Your task:
Give the lines below as a numbered list with the blank lines left out: begin at the line that contains "How far does" and stop at the end of the data.

-------- Material for this task --------

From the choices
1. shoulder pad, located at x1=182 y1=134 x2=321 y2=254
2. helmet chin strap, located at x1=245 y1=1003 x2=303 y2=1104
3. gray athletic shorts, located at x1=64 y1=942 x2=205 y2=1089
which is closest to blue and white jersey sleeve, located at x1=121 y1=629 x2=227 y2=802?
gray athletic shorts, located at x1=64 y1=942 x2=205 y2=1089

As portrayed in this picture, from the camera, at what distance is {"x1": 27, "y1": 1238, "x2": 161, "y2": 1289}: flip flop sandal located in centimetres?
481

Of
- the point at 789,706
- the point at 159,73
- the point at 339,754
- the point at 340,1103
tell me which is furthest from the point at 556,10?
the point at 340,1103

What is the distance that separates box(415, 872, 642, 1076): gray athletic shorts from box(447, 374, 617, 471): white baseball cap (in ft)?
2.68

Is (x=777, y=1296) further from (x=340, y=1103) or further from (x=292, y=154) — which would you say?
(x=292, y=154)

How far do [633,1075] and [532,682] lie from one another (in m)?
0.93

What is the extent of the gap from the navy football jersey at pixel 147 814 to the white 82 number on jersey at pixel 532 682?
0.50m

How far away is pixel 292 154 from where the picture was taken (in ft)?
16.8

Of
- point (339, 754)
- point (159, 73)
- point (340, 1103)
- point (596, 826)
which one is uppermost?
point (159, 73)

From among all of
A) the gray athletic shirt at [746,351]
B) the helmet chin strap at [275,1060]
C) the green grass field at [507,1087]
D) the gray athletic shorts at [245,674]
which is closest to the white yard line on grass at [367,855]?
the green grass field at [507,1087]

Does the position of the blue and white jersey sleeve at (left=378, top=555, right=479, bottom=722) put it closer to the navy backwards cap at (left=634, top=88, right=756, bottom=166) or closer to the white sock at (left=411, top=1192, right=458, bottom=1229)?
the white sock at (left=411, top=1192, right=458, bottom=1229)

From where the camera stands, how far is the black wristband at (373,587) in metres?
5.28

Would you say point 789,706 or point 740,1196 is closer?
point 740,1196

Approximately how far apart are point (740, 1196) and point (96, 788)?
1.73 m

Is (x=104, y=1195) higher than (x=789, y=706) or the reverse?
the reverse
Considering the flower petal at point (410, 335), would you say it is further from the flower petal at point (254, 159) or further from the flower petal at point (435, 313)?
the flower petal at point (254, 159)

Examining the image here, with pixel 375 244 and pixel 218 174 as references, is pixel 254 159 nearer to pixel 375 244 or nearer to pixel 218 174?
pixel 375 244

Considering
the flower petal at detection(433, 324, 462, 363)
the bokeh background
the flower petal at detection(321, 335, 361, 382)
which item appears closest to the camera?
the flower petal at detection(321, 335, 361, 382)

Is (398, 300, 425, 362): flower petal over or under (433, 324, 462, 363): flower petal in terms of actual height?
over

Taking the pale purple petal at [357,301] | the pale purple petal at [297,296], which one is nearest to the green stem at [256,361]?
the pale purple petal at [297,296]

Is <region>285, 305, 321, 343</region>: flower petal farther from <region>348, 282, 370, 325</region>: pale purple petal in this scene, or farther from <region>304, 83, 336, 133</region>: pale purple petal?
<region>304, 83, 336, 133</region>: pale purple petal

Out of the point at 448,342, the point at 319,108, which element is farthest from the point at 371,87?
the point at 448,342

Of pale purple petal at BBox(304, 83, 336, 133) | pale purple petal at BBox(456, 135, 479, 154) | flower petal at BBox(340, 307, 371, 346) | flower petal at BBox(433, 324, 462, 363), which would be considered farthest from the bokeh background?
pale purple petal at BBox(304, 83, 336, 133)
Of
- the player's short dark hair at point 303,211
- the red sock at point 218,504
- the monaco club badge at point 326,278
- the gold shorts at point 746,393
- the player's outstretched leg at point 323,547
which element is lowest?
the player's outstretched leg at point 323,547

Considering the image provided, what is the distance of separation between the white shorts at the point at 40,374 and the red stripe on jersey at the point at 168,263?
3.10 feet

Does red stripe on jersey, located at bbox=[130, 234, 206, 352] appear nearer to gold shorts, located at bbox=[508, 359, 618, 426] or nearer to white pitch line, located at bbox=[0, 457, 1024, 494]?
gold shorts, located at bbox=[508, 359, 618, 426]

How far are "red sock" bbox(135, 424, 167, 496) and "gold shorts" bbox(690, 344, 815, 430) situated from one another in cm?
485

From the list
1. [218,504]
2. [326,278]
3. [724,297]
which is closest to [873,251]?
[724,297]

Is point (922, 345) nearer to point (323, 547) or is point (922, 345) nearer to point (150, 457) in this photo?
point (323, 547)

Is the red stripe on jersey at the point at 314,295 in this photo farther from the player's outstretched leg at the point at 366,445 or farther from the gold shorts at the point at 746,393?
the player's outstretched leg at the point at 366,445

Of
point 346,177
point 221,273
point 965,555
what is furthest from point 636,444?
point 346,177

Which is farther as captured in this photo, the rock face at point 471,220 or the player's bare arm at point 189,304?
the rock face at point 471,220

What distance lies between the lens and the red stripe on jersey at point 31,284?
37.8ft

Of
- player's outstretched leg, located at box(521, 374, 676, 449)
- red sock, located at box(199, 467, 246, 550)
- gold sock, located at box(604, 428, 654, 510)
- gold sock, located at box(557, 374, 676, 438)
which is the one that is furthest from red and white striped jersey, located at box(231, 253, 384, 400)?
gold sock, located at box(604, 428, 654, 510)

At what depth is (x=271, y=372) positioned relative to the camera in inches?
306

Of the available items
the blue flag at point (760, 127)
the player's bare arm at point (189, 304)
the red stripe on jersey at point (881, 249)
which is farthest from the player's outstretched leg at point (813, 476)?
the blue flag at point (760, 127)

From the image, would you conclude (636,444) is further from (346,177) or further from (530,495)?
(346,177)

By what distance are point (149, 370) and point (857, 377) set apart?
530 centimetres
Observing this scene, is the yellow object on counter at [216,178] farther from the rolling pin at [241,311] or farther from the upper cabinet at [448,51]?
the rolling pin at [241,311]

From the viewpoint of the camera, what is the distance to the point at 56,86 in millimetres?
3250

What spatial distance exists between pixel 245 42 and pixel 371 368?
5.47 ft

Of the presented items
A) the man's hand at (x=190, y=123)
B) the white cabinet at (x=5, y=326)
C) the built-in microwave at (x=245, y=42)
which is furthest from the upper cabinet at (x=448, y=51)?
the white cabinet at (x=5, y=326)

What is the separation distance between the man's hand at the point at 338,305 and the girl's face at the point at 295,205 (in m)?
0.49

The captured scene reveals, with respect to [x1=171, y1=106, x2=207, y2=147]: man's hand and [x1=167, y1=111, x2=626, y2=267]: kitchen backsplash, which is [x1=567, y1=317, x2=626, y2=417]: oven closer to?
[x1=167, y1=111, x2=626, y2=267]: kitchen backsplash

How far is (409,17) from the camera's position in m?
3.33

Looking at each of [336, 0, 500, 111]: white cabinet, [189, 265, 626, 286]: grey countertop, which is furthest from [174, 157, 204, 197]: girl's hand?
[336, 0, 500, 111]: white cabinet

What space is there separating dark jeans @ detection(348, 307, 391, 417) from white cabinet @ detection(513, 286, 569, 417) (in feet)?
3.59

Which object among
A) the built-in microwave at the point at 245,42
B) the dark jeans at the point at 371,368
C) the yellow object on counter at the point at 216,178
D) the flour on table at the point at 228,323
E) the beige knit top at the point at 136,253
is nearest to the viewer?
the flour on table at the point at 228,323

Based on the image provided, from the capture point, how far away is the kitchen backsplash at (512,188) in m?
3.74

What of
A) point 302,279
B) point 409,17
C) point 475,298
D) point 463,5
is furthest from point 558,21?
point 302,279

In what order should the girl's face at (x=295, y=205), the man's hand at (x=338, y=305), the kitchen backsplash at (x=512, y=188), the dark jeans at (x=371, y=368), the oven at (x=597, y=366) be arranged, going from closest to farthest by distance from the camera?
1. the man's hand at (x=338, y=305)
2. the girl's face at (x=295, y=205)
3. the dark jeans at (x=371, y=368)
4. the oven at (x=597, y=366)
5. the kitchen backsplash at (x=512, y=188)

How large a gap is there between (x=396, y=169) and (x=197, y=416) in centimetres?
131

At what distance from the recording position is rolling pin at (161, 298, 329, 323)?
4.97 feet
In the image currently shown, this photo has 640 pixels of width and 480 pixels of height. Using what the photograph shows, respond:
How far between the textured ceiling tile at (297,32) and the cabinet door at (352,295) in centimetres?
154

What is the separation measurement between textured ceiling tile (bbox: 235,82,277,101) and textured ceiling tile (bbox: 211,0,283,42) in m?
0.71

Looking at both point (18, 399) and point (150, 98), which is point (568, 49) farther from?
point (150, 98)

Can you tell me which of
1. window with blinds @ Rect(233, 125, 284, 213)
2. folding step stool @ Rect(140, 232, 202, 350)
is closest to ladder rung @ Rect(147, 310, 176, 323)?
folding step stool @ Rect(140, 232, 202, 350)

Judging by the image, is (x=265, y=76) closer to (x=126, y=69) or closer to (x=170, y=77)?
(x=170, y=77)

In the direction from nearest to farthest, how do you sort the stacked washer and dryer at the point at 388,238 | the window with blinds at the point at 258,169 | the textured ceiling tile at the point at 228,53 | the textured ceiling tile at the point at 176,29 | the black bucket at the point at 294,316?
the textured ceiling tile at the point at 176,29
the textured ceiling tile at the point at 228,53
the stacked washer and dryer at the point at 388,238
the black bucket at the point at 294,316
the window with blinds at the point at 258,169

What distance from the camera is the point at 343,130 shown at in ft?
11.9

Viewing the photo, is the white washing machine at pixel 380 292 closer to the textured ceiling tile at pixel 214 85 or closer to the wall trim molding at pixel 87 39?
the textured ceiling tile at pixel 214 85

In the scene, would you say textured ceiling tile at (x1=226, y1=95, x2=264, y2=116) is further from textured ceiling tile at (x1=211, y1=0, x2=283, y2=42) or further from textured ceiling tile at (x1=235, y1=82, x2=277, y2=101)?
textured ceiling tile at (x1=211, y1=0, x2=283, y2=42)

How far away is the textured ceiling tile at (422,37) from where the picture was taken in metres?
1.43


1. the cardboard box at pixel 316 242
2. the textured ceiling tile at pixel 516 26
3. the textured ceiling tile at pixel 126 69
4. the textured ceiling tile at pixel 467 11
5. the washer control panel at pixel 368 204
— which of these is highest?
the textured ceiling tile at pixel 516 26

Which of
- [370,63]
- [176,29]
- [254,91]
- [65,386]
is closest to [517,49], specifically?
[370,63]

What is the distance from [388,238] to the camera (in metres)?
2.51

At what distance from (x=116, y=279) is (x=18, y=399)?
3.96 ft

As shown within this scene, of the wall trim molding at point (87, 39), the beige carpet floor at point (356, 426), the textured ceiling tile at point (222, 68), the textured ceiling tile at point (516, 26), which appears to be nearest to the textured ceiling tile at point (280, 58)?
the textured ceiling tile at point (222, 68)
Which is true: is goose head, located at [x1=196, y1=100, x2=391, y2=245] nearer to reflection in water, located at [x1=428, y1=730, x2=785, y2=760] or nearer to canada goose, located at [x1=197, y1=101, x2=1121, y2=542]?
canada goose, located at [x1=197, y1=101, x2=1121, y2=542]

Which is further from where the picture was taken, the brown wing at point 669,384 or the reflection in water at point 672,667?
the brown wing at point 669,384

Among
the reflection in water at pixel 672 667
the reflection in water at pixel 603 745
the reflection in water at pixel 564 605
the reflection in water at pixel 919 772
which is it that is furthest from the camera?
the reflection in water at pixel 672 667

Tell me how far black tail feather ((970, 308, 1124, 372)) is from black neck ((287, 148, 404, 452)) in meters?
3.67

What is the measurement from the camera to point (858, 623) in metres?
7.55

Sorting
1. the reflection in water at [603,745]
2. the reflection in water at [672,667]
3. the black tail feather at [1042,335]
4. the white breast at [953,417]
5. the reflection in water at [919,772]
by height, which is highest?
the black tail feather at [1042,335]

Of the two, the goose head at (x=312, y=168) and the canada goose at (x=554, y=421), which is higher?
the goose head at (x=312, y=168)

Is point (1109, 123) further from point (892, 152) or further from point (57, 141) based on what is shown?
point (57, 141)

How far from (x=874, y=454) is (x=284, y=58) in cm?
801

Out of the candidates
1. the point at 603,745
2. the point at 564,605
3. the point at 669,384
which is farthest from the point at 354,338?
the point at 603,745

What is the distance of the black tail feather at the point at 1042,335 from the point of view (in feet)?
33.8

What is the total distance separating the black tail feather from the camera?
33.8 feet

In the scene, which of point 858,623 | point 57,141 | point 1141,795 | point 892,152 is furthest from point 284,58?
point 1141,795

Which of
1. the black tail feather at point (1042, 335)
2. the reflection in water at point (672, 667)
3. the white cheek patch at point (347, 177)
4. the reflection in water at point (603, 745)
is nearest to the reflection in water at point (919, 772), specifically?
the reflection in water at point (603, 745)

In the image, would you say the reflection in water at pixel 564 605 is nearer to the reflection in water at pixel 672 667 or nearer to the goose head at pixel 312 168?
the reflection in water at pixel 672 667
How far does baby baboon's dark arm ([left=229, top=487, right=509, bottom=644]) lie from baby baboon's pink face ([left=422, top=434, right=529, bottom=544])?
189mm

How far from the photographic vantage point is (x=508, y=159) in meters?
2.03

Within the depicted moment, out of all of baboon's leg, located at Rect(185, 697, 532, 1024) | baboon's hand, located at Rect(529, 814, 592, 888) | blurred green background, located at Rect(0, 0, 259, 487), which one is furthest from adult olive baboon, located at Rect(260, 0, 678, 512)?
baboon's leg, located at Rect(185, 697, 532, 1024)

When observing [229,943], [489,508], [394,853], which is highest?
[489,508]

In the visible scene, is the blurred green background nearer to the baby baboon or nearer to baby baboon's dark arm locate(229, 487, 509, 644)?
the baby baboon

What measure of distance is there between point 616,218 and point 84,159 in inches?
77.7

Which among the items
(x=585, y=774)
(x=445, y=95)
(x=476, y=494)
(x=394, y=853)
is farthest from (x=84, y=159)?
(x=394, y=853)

--------

Exercise result:
1. How far does baby baboon's dark arm ([left=229, top=487, right=509, bottom=644]) lie from baby baboon's pink face ([left=422, top=434, right=529, bottom=544])?
2. 189mm
3. How far from the photographic vantage point is (x=508, y=159) in meters?
4. 2.03
5. Within the depicted moment, out of all of baboon's leg, located at Rect(185, 697, 532, 1024) | baboon's hand, located at Rect(529, 814, 592, 888) | blurred green background, located at Rect(0, 0, 259, 487), which one is furthest from adult olive baboon, located at Rect(260, 0, 678, 512)?
6. baboon's leg, located at Rect(185, 697, 532, 1024)
7. When observing [229,943], [489,508], [394,853], which is highest?
8. [489,508]
9. In the visible scene, is the blurred green background nearer to the baby baboon or nearer to baby baboon's dark arm locate(229, 487, 509, 644)?
10. the baby baboon
11. What measure of distance is there between point 616,218 and point 84,159 in inches?
12. 77.7
13. Which among the items
14. (x=585, y=774)
15. (x=445, y=95)
16. (x=476, y=494)
17. (x=394, y=853)
18. is farthest from (x=84, y=159)?
19. (x=394, y=853)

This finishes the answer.